_Stored data entries_.
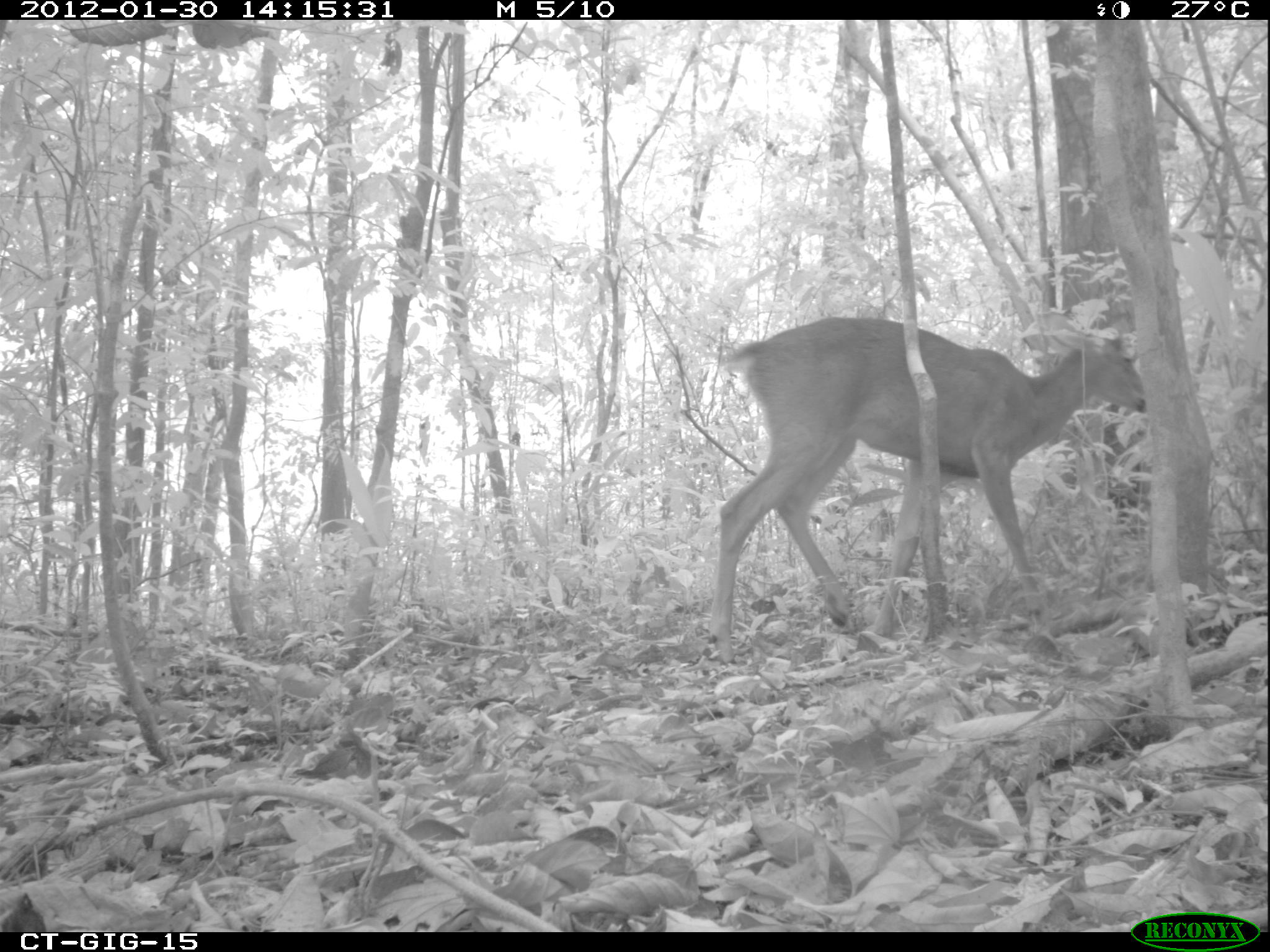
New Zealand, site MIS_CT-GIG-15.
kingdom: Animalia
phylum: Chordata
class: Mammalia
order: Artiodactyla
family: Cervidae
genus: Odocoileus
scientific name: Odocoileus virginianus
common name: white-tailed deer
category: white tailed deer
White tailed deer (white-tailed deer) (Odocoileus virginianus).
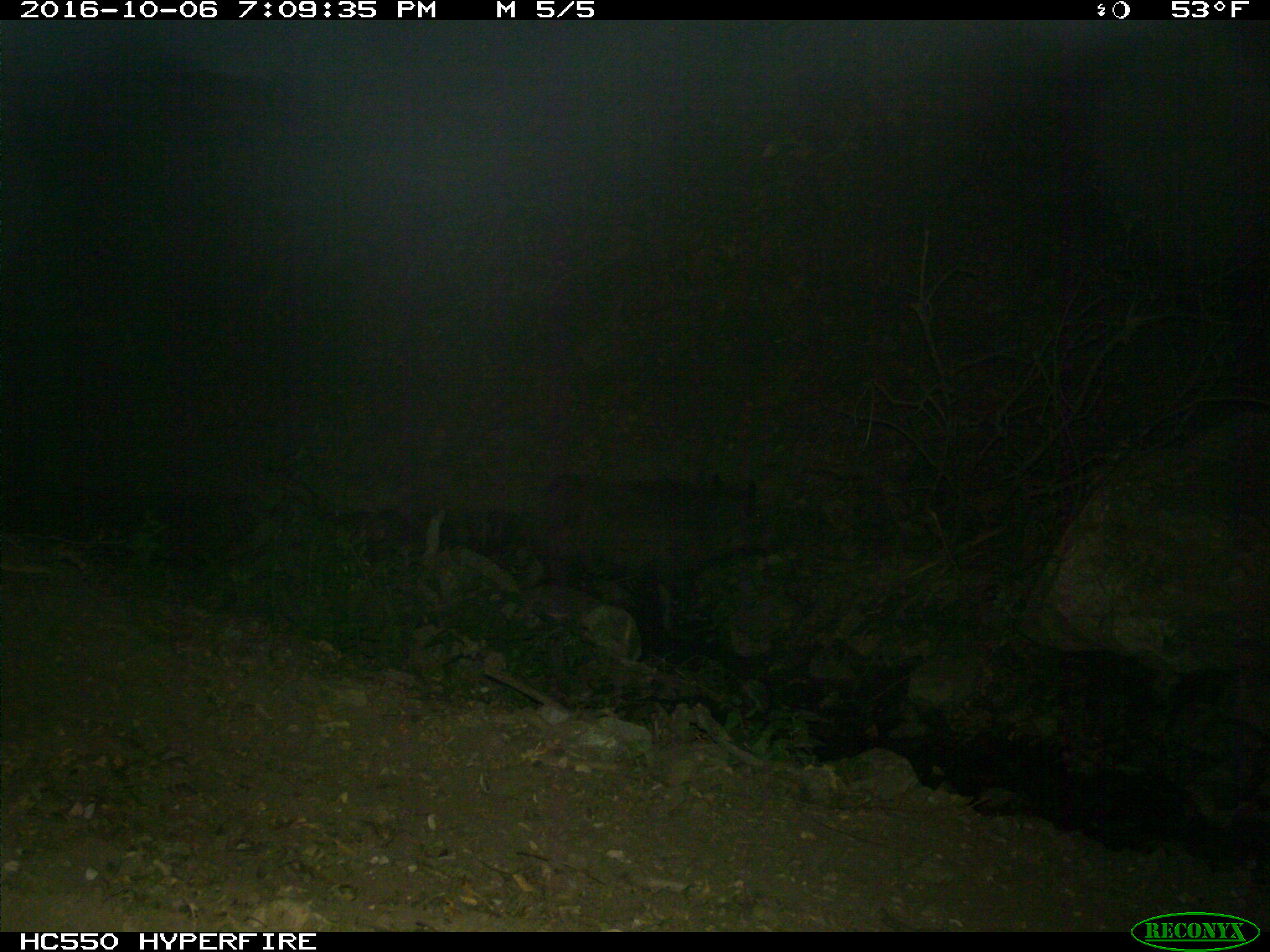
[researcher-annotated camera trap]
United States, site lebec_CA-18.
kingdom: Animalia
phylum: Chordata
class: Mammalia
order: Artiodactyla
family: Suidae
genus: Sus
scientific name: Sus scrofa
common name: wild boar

_Exercise goal_. Repeat the data word for word, minus any pictures.

_Exercise output_.
New Zealand, site MIS_CT-GIG-15.
kingdom: Animalia
phylum: Chordata
class: Mammalia
order: Artiodactyla
family: Cervidae
genus: Odocoileus
scientific name: Odocoileus virginianus
common name: white-tailed deer
category: white tailed deer
White tailed deer (white-tailed deer) (Odocoileus virginianus).
[researcher-annotated camera trap]
United States, site lebec_CA-18.
kingdom: Animalia
phylum: Chordata
class: Mammalia
order: Artiodactyla
family: Suidae
genus: Sus
scientific name: Sus scrofa
common name: wild boar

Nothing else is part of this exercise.